*TASK REQUIREMENTS*
Arrange all of the rows below as a numbered list, leaving out any blank lines.

*DATA IN THIS EXERCISE*
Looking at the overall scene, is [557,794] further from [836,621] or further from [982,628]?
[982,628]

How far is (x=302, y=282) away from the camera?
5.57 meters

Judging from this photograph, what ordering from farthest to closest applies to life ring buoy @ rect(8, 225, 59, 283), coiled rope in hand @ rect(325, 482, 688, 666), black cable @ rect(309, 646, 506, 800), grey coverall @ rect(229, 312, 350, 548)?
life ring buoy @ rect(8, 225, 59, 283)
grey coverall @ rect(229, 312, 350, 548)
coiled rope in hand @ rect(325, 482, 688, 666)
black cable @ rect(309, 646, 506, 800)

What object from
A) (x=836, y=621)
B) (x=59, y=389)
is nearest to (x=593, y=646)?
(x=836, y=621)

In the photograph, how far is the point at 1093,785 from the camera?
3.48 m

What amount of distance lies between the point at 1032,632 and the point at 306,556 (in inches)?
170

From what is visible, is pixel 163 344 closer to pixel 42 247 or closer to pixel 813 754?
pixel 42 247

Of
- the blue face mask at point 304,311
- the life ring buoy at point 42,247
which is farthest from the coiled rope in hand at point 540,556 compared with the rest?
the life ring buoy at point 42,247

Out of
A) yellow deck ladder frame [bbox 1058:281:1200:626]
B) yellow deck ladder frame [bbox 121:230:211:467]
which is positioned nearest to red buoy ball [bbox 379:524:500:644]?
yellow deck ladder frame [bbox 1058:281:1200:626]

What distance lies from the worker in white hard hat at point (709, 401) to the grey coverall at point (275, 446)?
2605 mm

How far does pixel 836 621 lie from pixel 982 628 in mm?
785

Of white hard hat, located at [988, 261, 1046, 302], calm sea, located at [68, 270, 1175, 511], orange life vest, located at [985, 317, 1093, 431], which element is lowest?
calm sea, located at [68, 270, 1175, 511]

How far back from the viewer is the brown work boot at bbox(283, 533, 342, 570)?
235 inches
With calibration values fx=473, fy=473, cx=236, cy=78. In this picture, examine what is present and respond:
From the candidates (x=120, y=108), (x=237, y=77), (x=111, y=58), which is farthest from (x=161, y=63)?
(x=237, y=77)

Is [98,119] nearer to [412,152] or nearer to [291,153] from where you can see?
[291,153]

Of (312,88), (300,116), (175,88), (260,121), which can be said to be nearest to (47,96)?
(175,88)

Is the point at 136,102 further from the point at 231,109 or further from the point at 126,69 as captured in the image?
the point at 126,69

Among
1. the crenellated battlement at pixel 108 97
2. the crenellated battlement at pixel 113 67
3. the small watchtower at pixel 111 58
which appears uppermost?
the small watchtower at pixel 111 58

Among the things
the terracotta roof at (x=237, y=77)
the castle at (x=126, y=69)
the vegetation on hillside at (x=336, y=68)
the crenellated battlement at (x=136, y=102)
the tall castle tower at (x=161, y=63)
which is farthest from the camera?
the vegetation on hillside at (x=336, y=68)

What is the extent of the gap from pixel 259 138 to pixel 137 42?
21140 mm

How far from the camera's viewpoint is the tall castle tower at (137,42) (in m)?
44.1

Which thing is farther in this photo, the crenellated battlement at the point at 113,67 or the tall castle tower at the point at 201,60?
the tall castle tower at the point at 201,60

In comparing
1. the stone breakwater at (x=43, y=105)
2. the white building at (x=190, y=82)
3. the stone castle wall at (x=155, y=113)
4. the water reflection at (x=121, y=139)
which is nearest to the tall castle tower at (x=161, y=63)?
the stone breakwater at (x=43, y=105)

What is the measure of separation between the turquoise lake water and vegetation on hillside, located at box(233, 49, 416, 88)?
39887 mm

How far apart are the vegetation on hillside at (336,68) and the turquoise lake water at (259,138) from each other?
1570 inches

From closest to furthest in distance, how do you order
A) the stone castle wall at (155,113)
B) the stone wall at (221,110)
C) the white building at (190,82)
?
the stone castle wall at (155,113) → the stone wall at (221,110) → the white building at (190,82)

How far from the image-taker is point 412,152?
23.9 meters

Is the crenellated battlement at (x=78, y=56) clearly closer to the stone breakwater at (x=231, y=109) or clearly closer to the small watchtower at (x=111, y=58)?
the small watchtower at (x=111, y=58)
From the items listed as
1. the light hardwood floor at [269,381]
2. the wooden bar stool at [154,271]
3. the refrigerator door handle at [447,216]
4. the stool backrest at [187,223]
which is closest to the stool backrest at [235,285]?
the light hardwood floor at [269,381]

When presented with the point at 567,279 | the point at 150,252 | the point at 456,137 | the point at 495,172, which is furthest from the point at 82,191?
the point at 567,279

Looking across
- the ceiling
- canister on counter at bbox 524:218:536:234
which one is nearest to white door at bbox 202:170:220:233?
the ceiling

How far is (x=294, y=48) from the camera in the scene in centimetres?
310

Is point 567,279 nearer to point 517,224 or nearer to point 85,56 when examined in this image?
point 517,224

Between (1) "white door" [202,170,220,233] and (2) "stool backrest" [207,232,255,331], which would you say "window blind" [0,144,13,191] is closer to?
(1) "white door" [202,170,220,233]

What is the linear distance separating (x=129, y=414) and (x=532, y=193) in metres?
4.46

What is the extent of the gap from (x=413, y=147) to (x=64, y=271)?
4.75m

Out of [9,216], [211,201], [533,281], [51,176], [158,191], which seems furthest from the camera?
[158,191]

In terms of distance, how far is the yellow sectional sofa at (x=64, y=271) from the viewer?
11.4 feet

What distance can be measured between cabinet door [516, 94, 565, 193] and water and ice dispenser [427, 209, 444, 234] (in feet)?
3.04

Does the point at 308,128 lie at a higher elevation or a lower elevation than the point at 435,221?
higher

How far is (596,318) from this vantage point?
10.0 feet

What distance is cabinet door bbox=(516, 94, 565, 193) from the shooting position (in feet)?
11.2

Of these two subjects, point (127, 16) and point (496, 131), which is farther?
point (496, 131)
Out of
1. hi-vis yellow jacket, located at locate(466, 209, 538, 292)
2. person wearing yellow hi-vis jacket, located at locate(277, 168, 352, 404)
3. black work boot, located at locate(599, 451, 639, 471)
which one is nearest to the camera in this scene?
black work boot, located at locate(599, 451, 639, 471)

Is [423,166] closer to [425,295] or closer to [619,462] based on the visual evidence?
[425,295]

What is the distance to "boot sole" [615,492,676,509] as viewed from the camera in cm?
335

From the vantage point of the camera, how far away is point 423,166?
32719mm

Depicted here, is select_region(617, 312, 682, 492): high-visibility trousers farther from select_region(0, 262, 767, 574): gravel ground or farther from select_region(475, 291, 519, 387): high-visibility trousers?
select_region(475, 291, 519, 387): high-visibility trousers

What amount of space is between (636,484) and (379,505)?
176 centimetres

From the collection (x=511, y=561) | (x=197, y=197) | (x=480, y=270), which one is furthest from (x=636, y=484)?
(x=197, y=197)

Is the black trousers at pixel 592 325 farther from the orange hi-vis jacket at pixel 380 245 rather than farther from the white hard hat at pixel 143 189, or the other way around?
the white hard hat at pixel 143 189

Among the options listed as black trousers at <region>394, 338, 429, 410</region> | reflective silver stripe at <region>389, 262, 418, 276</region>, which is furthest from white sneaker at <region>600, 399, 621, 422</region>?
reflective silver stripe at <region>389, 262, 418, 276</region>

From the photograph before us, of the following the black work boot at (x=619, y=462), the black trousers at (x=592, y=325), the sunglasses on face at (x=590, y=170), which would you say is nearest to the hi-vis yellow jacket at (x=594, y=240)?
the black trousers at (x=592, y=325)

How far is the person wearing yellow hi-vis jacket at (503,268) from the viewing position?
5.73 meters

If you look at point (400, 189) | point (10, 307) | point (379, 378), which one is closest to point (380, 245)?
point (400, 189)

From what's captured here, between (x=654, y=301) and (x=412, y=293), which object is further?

*THE RESPONSE*
1. Looking at the overall scene, is [557,794] further from [836,621] or further from [982,628]?
2. [982,628]
3. How far is (x=302, y=282) away from the camera?
4. 5.57 meters
5. Judging from this photograph, what ordering from farthest to closest applies to life ring buoy @ rect(8, 225, 59, 283), coiled rope in hand @ rect(325, 482, 688, 666), black cable @ rect(309, 646, 506, 800), grey coverall @ rect(229, 312, 350, 548)?
6. life ring buoy @ rect(8, 225, 59, 283)
7. grey coverall @ rect(229, 312, 350, 548)
8. coiled rope in hand @ rect(325, 482, 688, 666)
9. black cable @ rect(309, 646, 506, 800)
10. What object from
11. A) (x=836, y=621)
12. B) (x=59, y=389)
13. is nearest to (x=593, y=646)?
14. (x=836, y=621)
15. In the photograph, how far is the point at 1093,785 from the camera?
16. 3.48 m
17. What amount of distance lies between the point at 1032,632 and the point at 306,556 (in inches)?
18. 170
19. From what is visible, is pixel 163 344 closer to pixel 42 247 or closer to pixel 813 754?
20. pixel 42 247
21. Of
22. - the blue face mask at point 304,311
23. - the life ring buoy at point 42,247
24. which is farthest from the coiled rope in hand at point 540,556 compared with the rest?
25. the life ring buoy at point 42,247
26. Out of
27. A) yellow deck ladder frame [bbox 1058:281:1200:626]
28. B) yellow deck ladder frame [bbox 121:230:211:467]
29. which is positioned nearest to red buoy ball [bbox 379:524:500:644]?
30. yellow deck ladder frame [bbox 1058:281:1200:626]
31. What distance lies from the worker in white hard hat at point (709, 401) to the grey coverall at point (275, 446)?
32. 2605 mm
33. How far does pixel 836 621 lie from pixel 982 628 in mm?
34. 785
35. Of white hard hat, located at [988, 261, 1046, 302], calm sea, located at [68, 270, 1175, 511], orange life vest, located at [985, 317, 1093, 431], which element is lowest?
36. calm sea, located at [68, 270, 1175, 511]
37. How far back from the viewer is the brown work boot at bbox(283, 533, 342, 570)?
38. 235 inches
39. With calibration values fx=473, fy=473, cx=236, cy=78. In this picture, examine what is present and respond:
40. From the candidates (x=120, y=108), (x=237, y=77), (x=111, y=58), which is farthest from (x=161, y=63)?
41. (x=237, y=77)
42. Is [98,119] nearer to [412,152] or nearer to [291,153] from where you can see?
43. [291,153]
44. Of (312,88), (300,116), (175,88), (260,121), which can be said to be nearest to (47,96)?
45. (175,88)
46. Is the point at 136,102 further from the point at 231,109 or further from the point at 126,69 as captured in the image?
47. the point at 126,69
48. Among
49. 1. the crenellated battlement at pixel 108 97
50. 2. the crenellated battlement at pixel 113 67
51. 3. the small watchtower at pixel 111 58
52. which appears uppermost?
53. the small watchtower at pixel 111 58
54. Among the things
55. the terracotta roof at (x=237, y=77)
56. the castle at (x=126, y=69)
57. the vegetation on hillside at (x=336, y=68)
58. the crenellated battlement at (x=136, y=102)
59. the tall castle tower at (x=161, y=63)
60. which is farthest from the camera?
61. the vegetation on hillside at (x=336, y=68)
62. What is the extent of the gap from pixel 259 138 to pixel 137 42?
63. 21140 mm
64. How far from the camera's viewpoint is the tall castle tower at (137,42) (in m)?
65. 44.1
66. Which thing is farther in this photo, the crenellated battlement at the point at 113,67 or the tall castle tower at the point at 201,60?
67. the tall castle tower at the point at 201,60
68. In comparing
69. 1. the stone breakwater at (x=43, y=105)
70. 2. the white building at (x=190, y=82)
71. 3. the stone castle wall at (x=155, y=113)
72. 4. the water reflection at (x=121, y=139)
73. which is nearest to the tall castle tower at (x=161, y=63)?
74. the stone breakwater at (x=43, y=105)
75. What is the measure of separation between the turquoise lake water and vegetation on hillside, located at box(233, 49, 416, 88)?
76. 39887 mm
77. How far apart are the vegetation on hillside at (336,68) and the turquoise lake water at (259,138) from each other?
78. 1570 inches
79. From closest to furthest in distance, how do you order
80. A) the stone castle wall at (155,113)
81. B) the stone wall at (221,110)
82. C) the white building at (190,82)
83. ?
84. the stone castle wall at (155,113) → the stone wall at (221,110) → the white building at (190,82)
85. How far from the image-taker is point 412,152?
86. 23.9 meters
87. Is the crenellated battlement at (x=78, y=56) clearly closer to the stone breakwater at (x=231, y=109) or clearly closer to the small watchtower at (x=111, y=58)?
88. the small watchtower at (x=111, y=58)
89. From the items listed as
90. 1. the light hardwood floor at [269,381]
91. 2. the wooden bar stool at [154,271]
92. 3. the refrigerator door handle at [447,216]
93. 4. the stool backrest at [187,223]
94. which is closest to the stool backrest at [235,285]?
95. the light hardwood floor at [269,381]
96. When presented with the point at 567,279 | the point at 150,252 | the point at 456,137 | the point at 495,172, which is furthest from the point at 82,191?
97. the point at 567,279
98. Looking across
99. - the ceiling
100. - canister on counter at bbox 524:218:536:234
101. which one is nearest to white door at bbox 202:170:220:233?
102. the ceiling
103. How far is (x=294, y=48) from the camera in the scene in centimetres?
104. 310
105. Is point 567,279 nearer to point 517,224 or nearer to point 85,56 when examined in this image?
106. point 517,224
107. Between (1) "white door" [202,170,220,233] and (2) "stool backrest" [207,232,255,331], which would you say "window blind" [0,144,13,191] is closer to?
108. (1) "white door" [202,170,220,233]
109. What is the linear distance separating (x=129, y=414) and (x=532, y=193) in metres?
110. 4.46
111. What is the extent of the gap from (x=413, y=147) to (x=64, y=271)?
112. 4.75m
113. Out of [9,216], [211,201], [533,281], [51,176], [158,191], which seems furthest from the camera?
114. [158,191]
115. In terms of distance, how far is the yellow sectional sofa at (x=64, y=271) from the viewer?
116. 11.4 feet
117. What distance can be measured between cabinet door [516, 94, 565, 193] and water and ice dispenser [427, 209, 444, 234] (in feet)?
118. 3.04
119. Does the point at 308,128 lie at a higher elevation or a lower elevation than the point at 435,221?
120. higher
121. How far is (596,318) from this vantage point?
122. 10.0 feet
123. What distance is cabinet door bbox=(516, 94, 565, 193) from the shooting position (in feet)?
124. 11.2
125. Of these two subjects, point (127, 16) and point (496, 131), which is farther?
126. point (496, 131)
127. Out of
128. 1. hi-vis yellow jacket, located at locate(466, 209, 538, 292)
129. 2. person wearing yellow hi-vis jacket, located at locate(277, 168, 352, 404)
130. 3. black work boot, located at locate(599, 451, 639, 471)
131. which one is nearest to the camera in this scene?
132. black work boot, located at locate(599, 451, 639, 471)
133. Is [423,166] closer to [425,295] or closer to [619,462] based on the visual evidence?
134. [425,295]
135. What is the distance to "boot sole" [615,492,676,509] as viewed from the camera in cm?
136. 335
137. From the vantage point of the camera, how far away is point 423,166?
138. 32719mm
139. Depicted here, is select_region(617, 312, 682, 492): high-visibility trousers farther from select_region(0, 262, 767, 574): gravel ground or farther from select_region(475, 291, 519, 387): high-visibility trousers?
140. select_region(475, 291, 519, 387): high-visibility trousers
141. What amount of space is between (636,484) and (379,505)?
142. 176 centimetres
143. From the collection (x=511, y=561) | (x=197, y=197) | (x=480, y=270), which one is furthest from (x=636, y=484)?
144. (x=197, y=197)
145. Is the black trousers at pixel 592 325 farther from the orange hi-vis jacket at pixel 380 245 rather than farther from the white hard hat at pixel 143 189, or the other way around?
146. the white hard hat at pixel 143 189
147. Among the options listed as black trousers at <region>394, 338, 429, 410</region> | reflective silver stripe at <region>389, 262, 418, 276</region>, which is furthest from white sneaker at <region>600, 399, 621, 422</region>?
148. reflective silver stripe at <region>389, 262, 418, 276</region>
149. From the photograph before us, of the following the black work boot at (x=619, y=462), the black trousers at (x=592, y=325), the sunglasses on face at (x=590, y=170), which would you say is nearest to the hi-vis yellow jacket at (x=594, y=240)?
150. the black trousers at (x=592, y=325)
151. How far is the person wearing yellow hi-vis jacket at (503,268) from the viewing position?
152. 5.73 meters
153. If you look at point (400, 189) | point (10, 307) | point (379, 378), which one is closest to point (380, 245)?
154. point (400, 189)
155. From what's captured here, between (x=654, y=301) and (x=412, y=293), which object is further?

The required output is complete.